Read the text below.
Multinational fashion retailer Gap Inc. has announced its plans to restructure its organization.
The company made the announcement in late February. According to Gap Inc., it intends to split its group of companies into two by 2020. Its Old Navy brand will become a separate company, and another business will be formed. This new business will consist of the retailer’s other brands, such as Gap, Athleta, and Banana Republic.
As a result of the reorganization, the retailer will close 230 of its stores, which are mostly in North America. The company has already shut down 68 stores, but 742 stores are still operating worldwide.
The decision to restructure resulted from Gap Inc.’s plummeting sales. According to financial records, overall sales in Gap stores decreased by 5% in 2018. Profits also decreased from $396 million to $372 million in last year’s final quarter.

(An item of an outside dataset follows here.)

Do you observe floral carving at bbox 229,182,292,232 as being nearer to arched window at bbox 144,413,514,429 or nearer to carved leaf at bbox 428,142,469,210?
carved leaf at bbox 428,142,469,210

While sales in Gap stores have declined, sales of Old Navy products increased by 3% within one year. Old Navy’s success is the reason why Gap Inc. decided to turn the brand into a separate company. This change will allow Old Navy to operate independently and flourish instead of being weighed down by other Gap Inc. brands.
Reactions to Gap Inc.’s announcement were mostly positive. Investors showed their support by buying Gap Inc. stocks after the company publicized the reorganization, boosting the shares by 25%.
However, an analyst at credit ratings company Moody’s warned that the change may reduce Gap Inc.’s product diversity. As Gap Inc.’s leading brand, Old Navy appeals to a wide range of customers with its extensive selection of items. Thus, making it a separate company would make Gap Inc.’s overall image less diverse.